Das Fernmeldegeheimnis schützt E-Mails nur während des laufenden Übertragungsvorgangs. Sobald die E-Mail im Herrschaftsbereich des Empfängers gespeichert ist und dieser eigene Schutzvorkehrungen treffen kann, endet dieser Grundrechtsschutz - auch wenn der
Arbeitgeber die
private Nutzung des betrieblichen E-Mail-Systems gestattet hat. Für gespeicherte E-Mails kommen stattdessen das Recht auf informationelle Selbstbestimmung sowie das Grundrecht auf Gewährleistung der Vertraulichkeit und Integrität informationstechnischer Systeme als Schutzinstrumente in Betracht.

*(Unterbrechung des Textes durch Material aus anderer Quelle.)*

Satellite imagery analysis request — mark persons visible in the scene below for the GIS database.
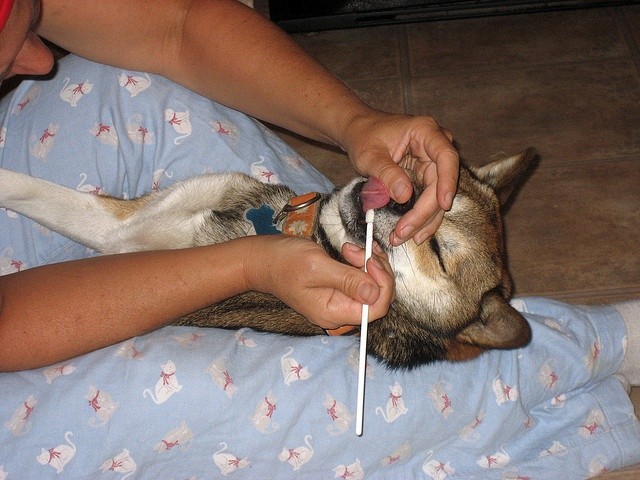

Das Fernmeldegeheimnis nach Art. 10 Abs. 1 GG schützt den privaten, vor der Öffentlichkeit und dem Zugriff unbefugter Dritter unbehelligt ablaufenden Austausch von Informationen während des Kommunikations- oder Übertragungsvorgangs. Zweifelsfrei erfasst sind alle Maßnahmen, die - ohne Wissen und Wollen der Telekommunikationsteilnehmer - der kontinuierlichen Überwachung der laufenden Kommunikation dienen. Hierunter fallen insbesondere Maßnahmen zur Gewährleistung des störungsfreien Betriebs von Telekommunikationseinrichtungen, aber auch solche, die darauf ausgerichtet sind, Daten aus dem laufenden Kommunikations- oder Übertragungsvorgang zum Zwecke der nachträglichen Auswertung - etwa zur Anfertigung eines Nutzerprofils oder zur Ermittlung von Straftaten - zu erheben. Diese Datenerhebung umfasst sowohl die Aufnahme von Verbindungsdaten (z.B. Name, Standort, E-Mail-Adresse von Absender und Empfänger, Zeitpunkt und Dauer der Verbindung) als auch die Duplizierung von Kommunikationsinhalten (z.B. Kopieren von E-Mail-Texten). Die aus solchen Eingriffen in die laufende Kommunikation gewonnenen Daten sind durch das Fernmeldegeheimnis auch dann geschützt, wenn ihre Verarbeitung und Auswertung erst nach Abschluss des Kommunikationsvorgangs vorgenommen wird, und unabhängig davon, ob die Maßnahme technisch auf der Übertragungsstrecke oder am Endgerät des Empfängers erfolgt.
Der Grundrechtsschutz des Art. 10 Abs. 1 GG erfasst demgegenüber nicht solche Inhalte und Verbindungsdaten, die nach Abschluss des Kommunikationsvorgangs im Herrschaftsbereich des Kommunikationsteilnehmers gespeichert sind und bei denen dieser eigene Schutzvorkehrungen gegen den heimlichen Datenzugriff treffen kann. Der spezifische Schutzzweck des Fernmeldegeheimnisses - der Schutz vor den besonderen Gefahren der räumlich distanzierten Kommunikation und den erleichterten Zugriffsmöglichkeiten unbefugter Dritter während der Übertragung - besteht in diesem Stadium nicht mehr fort. Dies entspricht der ständigen Rechtsprechung des Bundesverfassungsgerichts.
Gestattet ein Arbeitgeber seinen Mitarbeitern die private Nutzung des betrieblichen E-Mail-Systems, ändert dies an der grundrechtlichen Bewertung nichts. Maßgeblich ist, dass nach Abschluss des Übertragungsvorgangs allein dem Mitarbeiter als Empfänger die Entscheidung obliegt, ob die E-Mail im System verbleiben, an anderer Stelle gespeichert oder gelöscht werden soll. Gleiches gilt für die Entscheidung, ob und wie eine gespeicherte E-Mail gegen unberechtigte
Zugriffe - etwa durch Passwortvergabe oder Verschlüsselung - geschützt wird. Mit dieser Entscheidungshoheit gelangt die E-Mail in den Herrschaftsbereich des Kommunikationsteilnehmers. Die anschließend gespeicherten Inhalte und Verbindungsdaten unterscheiden sich insoweit nicht von solchen Daten, die der Nutzer selbst angelegt hat.